Communication agent -> server

• Asynchronous and event driven.
• Open connection, pass token, send events, close connection.
• Implement batching.
• HTTPS, API REST.
• Agent comms API.

Communication server -> agent

• Connection-oriented.
• The connection is the agent's initiative but kept by the manager.
• The agent would pull to see if it has anything.
• HTTPS 2, WebSockets.
• Agent comms API.

API endpoints

• /login to authenticate (request token).
• /stateless to send events, we pass the UUID, the token (Bearer...) and the events.
• /stateful the same as the previous one, but it requires persistent data.
• /commands in opposite direction, request made by agent to manager.

[TomasTurina]

Tasks

Investigation

• Technologies within our reach.
  • C++ 17, CMake, everything as standard as possible.
• Look for a library that has everything.
  • Avoid one for HTTPS, one for WebSockets, ...
• Describe the behavior of the new agent.
  • Create UML designs.
• Define new building system.
• Define new repository structure.

POC

• Coordinate with the server team.
  • Initially work with mocks.
• Establish connection, run endpoints.
  • A few lines of code.
• Upload it to a /poc folder in the new repository.
  • A program that works, must connect to the server POC.

[jr0me]

Initial libraries investigation

There are several C++ libraries that support our requirements. The ones described in this small list are widely used in the industry and tested. Note that no single library covers all needs: those that support high-level protocols like HTTP and HTTP/2 often lack native support for UDP, while libraries handling low-level protocols may not provide comprehensive support for higher-level abstractions.

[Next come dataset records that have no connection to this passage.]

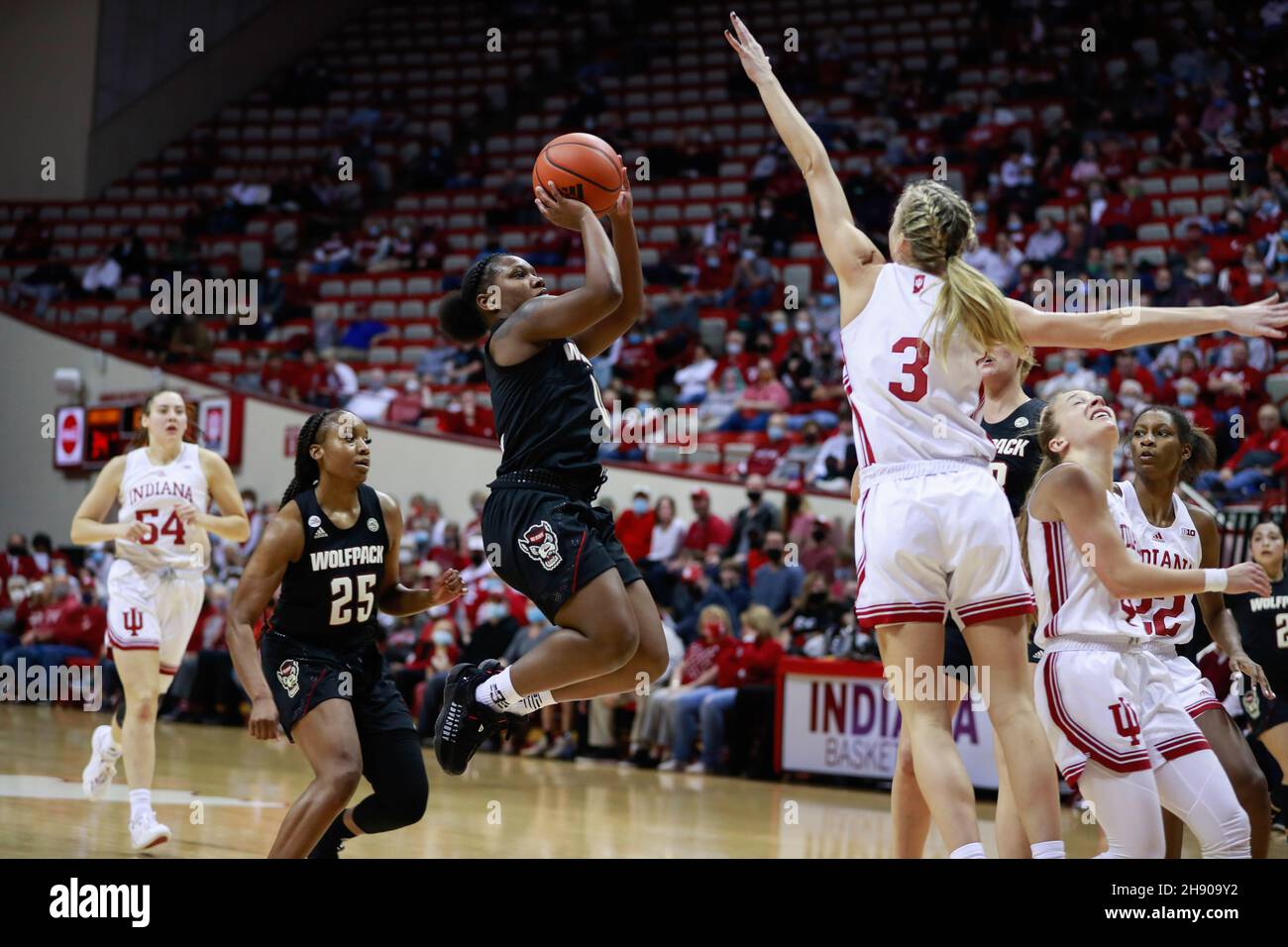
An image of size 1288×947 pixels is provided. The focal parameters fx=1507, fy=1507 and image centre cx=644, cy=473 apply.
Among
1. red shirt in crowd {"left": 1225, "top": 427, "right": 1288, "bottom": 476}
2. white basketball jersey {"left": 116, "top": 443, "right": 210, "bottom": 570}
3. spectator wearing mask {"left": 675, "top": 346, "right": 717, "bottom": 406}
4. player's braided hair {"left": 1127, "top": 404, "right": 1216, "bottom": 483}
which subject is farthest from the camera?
spectator wearing mask {"left": 675, "top": 346, "right": 717, "bottom": 406}

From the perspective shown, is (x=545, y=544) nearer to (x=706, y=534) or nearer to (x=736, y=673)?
(x=736, y=673)

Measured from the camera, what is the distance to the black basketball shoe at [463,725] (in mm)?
4699

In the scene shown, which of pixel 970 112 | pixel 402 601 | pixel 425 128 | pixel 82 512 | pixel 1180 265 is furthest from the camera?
pixel 425 128

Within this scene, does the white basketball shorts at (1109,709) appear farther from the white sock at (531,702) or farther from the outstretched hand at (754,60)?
the outstretched hand at (754,60)

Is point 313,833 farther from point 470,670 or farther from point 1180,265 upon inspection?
point 1180,265

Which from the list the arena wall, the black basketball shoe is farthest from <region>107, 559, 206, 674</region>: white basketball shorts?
the arena wall

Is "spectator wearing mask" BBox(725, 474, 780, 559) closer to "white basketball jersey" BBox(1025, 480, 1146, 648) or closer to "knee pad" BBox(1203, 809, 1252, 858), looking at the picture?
"white basketball jersey" BBox(1025, 480, 1146, 648)

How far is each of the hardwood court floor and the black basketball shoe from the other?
6.34 feet

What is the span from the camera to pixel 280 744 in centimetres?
1262

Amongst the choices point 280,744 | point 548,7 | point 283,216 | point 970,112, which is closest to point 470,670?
point 280,744

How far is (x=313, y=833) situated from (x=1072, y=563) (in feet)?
7.88

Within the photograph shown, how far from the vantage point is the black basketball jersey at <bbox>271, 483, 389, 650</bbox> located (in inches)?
196
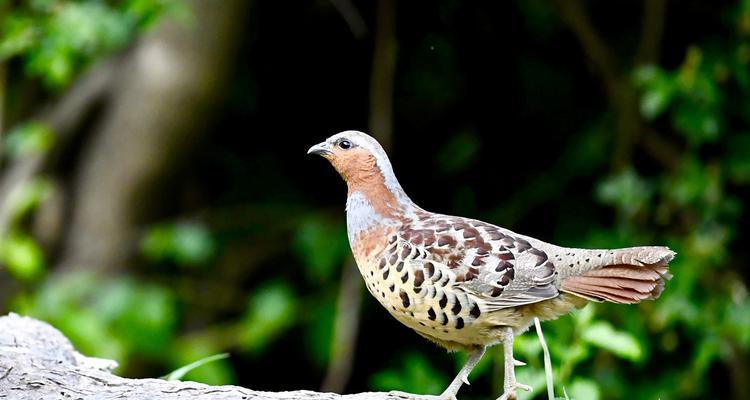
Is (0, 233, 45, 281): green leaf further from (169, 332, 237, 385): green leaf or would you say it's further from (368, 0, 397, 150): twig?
(368, 0, 397, 150): twig

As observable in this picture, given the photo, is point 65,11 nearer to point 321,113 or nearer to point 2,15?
point 2,15

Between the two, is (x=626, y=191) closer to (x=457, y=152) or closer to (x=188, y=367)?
(x=457, y=152)

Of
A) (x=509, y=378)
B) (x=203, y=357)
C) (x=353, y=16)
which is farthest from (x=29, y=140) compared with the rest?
(x=509, y=378)

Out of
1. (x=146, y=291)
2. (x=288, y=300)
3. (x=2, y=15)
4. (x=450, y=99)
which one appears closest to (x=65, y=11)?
(x=2, y=15)

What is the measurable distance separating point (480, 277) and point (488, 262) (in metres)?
0.06

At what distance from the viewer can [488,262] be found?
3299mm

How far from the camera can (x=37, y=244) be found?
6.39 metres

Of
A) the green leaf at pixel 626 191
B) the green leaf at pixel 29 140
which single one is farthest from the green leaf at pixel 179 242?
the green leaf at pixel 626 191

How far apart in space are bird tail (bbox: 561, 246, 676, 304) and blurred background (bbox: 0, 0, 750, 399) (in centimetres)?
185

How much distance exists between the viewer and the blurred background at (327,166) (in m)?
5.66

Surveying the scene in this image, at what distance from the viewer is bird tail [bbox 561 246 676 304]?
124 inches

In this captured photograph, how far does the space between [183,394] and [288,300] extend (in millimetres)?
2888

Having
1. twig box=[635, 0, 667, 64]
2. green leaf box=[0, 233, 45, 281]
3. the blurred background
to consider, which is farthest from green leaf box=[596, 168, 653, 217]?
green leaf box=[0, 233, 45, 281]

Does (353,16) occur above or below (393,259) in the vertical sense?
above
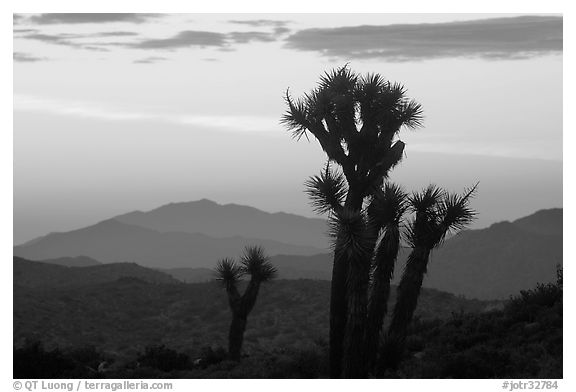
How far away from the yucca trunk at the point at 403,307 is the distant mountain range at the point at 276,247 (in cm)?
2074

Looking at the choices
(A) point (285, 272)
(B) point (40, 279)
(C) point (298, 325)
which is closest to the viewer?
(C) point (298, 325)

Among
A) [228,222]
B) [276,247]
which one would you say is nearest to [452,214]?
[276,247]

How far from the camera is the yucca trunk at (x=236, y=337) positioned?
74.4 ft

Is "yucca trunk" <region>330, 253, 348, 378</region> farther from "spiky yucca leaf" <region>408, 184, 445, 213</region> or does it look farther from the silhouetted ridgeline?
the silhouetted ridgeline

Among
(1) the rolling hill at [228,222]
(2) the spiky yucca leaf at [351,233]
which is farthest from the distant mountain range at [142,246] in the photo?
(2) the spiky yucca leaf at [351,233]

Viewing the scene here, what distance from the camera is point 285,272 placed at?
86.2m

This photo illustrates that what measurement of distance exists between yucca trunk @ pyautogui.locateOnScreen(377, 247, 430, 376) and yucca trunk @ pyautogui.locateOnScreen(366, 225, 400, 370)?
34 cm

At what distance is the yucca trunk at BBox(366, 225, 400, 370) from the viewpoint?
16.6 metres

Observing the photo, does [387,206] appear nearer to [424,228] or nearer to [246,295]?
[424,228]

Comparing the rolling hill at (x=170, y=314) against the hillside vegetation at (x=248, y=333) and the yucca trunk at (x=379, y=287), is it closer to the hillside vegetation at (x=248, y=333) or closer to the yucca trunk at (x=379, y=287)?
the hillside vegetation at (x=248, y=333)

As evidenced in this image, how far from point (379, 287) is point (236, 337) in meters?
7.12
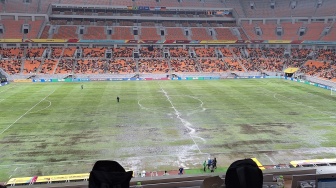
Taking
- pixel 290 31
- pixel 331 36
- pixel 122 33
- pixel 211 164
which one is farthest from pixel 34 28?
pixel 331 36

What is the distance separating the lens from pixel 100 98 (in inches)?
1652

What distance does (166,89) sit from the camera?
161 feet

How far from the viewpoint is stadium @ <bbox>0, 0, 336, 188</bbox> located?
21.5m

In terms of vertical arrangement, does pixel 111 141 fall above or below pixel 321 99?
below

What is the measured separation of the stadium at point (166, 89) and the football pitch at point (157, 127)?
0.50 feet

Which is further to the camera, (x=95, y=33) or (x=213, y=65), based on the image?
(x=95, y=33)

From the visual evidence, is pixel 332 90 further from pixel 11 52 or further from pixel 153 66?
pixel 11 52

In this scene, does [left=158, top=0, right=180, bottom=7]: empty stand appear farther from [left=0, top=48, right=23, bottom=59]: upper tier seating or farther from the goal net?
the goal net

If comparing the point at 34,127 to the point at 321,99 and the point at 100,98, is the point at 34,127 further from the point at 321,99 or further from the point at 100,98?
the point at 321,99

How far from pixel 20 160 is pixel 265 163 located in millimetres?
18172

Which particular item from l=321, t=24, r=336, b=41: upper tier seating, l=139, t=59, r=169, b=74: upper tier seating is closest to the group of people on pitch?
l=139, t=59, r=169, b=74: upper tier seating

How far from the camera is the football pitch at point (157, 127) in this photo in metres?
22.1

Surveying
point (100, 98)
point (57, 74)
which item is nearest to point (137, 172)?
point (100, 98)

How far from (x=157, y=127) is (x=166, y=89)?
20311mm
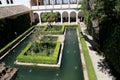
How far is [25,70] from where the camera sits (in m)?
18.6

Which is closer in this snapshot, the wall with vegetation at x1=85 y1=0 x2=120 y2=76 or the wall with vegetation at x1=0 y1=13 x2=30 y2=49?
the wall with vegetation at x1=85 y1=0 x2=120 y2=76

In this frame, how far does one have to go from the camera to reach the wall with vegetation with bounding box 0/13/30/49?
26575 millimetres

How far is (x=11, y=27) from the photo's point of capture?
30312mm

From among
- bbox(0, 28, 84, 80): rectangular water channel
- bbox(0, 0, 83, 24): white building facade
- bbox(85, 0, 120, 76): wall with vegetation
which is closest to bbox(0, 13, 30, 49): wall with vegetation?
bbox(0, 28, 84, 80): rectangular water channel

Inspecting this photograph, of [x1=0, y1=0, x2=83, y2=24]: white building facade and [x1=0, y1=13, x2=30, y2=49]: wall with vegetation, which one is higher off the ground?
[x1=0, y1=0, x2=83, y2=24]: white building facade

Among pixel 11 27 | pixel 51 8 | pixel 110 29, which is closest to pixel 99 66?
pixel 110 29

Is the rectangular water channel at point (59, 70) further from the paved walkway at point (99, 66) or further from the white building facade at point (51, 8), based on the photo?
the white building facade at point (51, 8)

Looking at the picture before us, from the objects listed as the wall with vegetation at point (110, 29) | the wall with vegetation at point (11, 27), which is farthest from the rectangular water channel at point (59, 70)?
the wall with vegetation at point (11, 27)

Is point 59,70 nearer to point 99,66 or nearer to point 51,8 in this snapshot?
point 99,66

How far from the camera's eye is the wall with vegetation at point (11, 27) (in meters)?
26.6

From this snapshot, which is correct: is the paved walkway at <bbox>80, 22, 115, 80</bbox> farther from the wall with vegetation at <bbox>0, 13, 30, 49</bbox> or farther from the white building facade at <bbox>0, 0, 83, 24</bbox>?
the white building facade at <bbox>0, 0, 83, 24</bbox>

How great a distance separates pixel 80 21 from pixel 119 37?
1147 inches

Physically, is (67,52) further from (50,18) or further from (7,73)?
(50,18)

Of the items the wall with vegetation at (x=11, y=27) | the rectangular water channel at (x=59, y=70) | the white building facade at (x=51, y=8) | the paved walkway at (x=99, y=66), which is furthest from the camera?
the white building facade at (x=51, y=8)
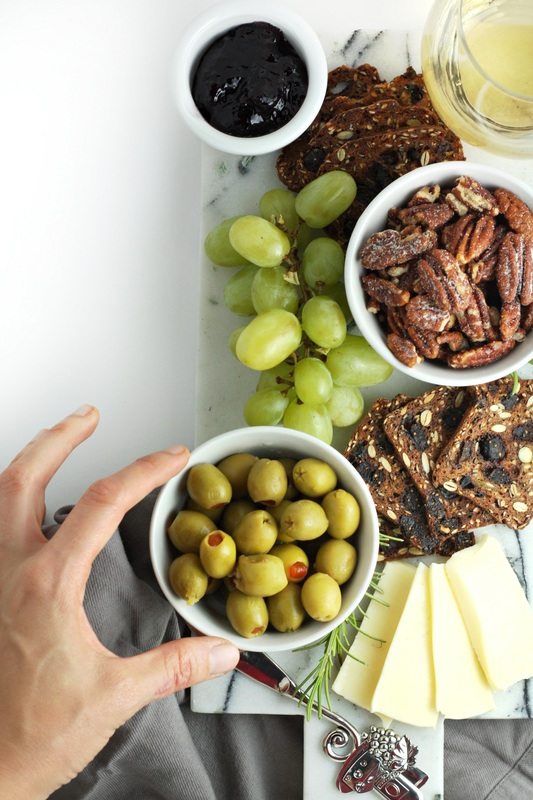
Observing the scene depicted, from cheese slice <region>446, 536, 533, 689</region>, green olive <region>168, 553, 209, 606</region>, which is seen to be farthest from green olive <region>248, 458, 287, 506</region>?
cheese slice <region>446, 536, 533, 689</region>

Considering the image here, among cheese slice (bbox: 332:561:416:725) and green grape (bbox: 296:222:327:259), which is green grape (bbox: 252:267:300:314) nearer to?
green grape (bbox: 296:222:327:259)

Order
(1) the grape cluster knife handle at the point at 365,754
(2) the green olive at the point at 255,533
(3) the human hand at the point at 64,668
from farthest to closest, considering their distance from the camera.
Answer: (1) the grape cluster knife handle at the point at 365,754
(2) the green olive at the point at 255,533
(3) the human hand at the point at 64,668

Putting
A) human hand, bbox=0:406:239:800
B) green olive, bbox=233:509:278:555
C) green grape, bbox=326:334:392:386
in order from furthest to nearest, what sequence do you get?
green grape, bbox=326:334:392:386 → green olive, bbox=233:509:278:555 → human hand, bbox=0:406:239:800

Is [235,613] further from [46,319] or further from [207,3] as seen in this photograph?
[207,3]

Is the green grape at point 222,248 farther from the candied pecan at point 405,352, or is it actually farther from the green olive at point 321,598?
the green olive at point 321,598

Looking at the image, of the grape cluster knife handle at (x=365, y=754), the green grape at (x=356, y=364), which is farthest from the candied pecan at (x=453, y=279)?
the grape cluster knife handle at (x=365, y=754)

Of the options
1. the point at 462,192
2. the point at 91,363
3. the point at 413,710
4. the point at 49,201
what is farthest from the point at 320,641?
the point at 49,201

According to wazuh/wazuh#23395 the server team is also considering a number of libraries, we should encourage sharing the same technology across both Agent and Server.

Libraries for Network Connections:

ZeroMQ (ØMQ):
ZeroMQ (ØMQ) is a high-performance asynchronous messaging library designed for distributed and concurrent applications. It supports various messaging patterns like publish/subscribe, request/reply, and client/server over multiple transports, including TCP, UDP, in-process, inter-process, multicast, and WebSocket (does not natively support HTTP/HTTP2). Highly suitable for building scalable and resilient distributed systems. The libzmq library is licensed under the Mozilla Public License 2.0.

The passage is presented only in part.